January 18th, 2019 ~ by admin

Part 4: Mini-Mainframe at Home: Benchmarks and Overclocking

Part 4 of the Story of a 6-CPU Server from 1997.  In this final section we will first explore (briefly) the theory of running a 6-CPU SMP system (with processors designed for 2 or 4 way) and then move to benchmark the system and overclock it.

For the background of the ALR 6×6 and Pentium Pro processors that form the basis of this project please see:

Previous Parts of the Series

Part 1: Mini-Mainframe at Home – Introduction
Part 2: Mini-Mainframe at Home: Installing a Modern OS
Part 3: Mini-Mainframe at Home: The ALR 6×6 Hardware and BIOS

Features of the architecture and operation of the six CPU

So, as the server was originally shipped with six Pentium Pro “Black” processors, I decided to add six Pentium Pro “Gold” processors with a frequency of 200 MHz and a 256 KB L2 cache for contrast. Such a volume is just four times smaller, and at the same time it will be interesting to check the effect of the cache in such a volume: six megabytes versus one and a half.  But before starting the tests, I will focus on the principle of interaction of six processors in this system. To overcome the limitations of Intel on building a system with more than four processors, ALR engineers with the support of Unisys suggested using an inter-processor interaction scheme using arbitration:

The theory behind this architecture is as simple as it is powerful. Inside new six-way systems are two Tri-6 CPU cards, A and B (Figure 1). Each of these cards is an independent, three processor ready SMP bus, complete with all logic Active CPR processor protection, and auto-recovery technology built on each CPU card. These two Tri-6 CPU cards are then plugged into a 64-bit parity SMP bus. This design keeps the processors closely coupled, just like a parallel bus architecture, without the related heat and design problems. A separate four-way interleaved memory card is attached to the bus, supporting a sustained data bandwidth of 533-MB per second. This bandwidth is ample to support two full PCI buses as well as an EISA bus bridge.

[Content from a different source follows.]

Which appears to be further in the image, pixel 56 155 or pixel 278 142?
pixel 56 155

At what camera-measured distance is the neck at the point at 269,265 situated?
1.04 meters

To overcome the logical limitations of the Pentium Pro chip, six-way servers use a unique expanded bus arbitration configuration referred to as Dynamic Orchestration. The best way to understand how this system works is to compare it to a typical four-way SMP architecture. On a four-way system, bus arbitration is implemented in a “round robin” fashion. That is, each processor has equal rights to the bus, and access is handled in an orderly fashion. For example, if all processors needed access to the bus, CPU 0 would gain access first, followed by CPU 1, CPU 2, CPU 3, and then back to CPU 0. If CPU 2 was executing a cycle, and both CPU 3 and CPU 1 requested use of the bus, control would first pass to CPU 3, before cycling back to CPU 1.

For purposes of this four-way arbitration, processors are identified using the two-bit ID code. The six-way solution borrows this convention, with some important modifications. Within each Tri6 CPU card, individual processors are identified using the two-bit ID code. This yields four possible combinations, although only ID codes 0 through 2 are needed. A chip on each Tri6 card handles the arbitration, following the “round robin” scheme found in a four-way system. In this case, however, the fourth processor has been replaced by a sort of “phantom” processor that actually represents the other Tri6 card:

The figure above shows the six-processor scheme of the server board ALR Revolution 6×6 and its clones. Thanks to this approach, the appearance of 8, 10 and more processor systems has become possible.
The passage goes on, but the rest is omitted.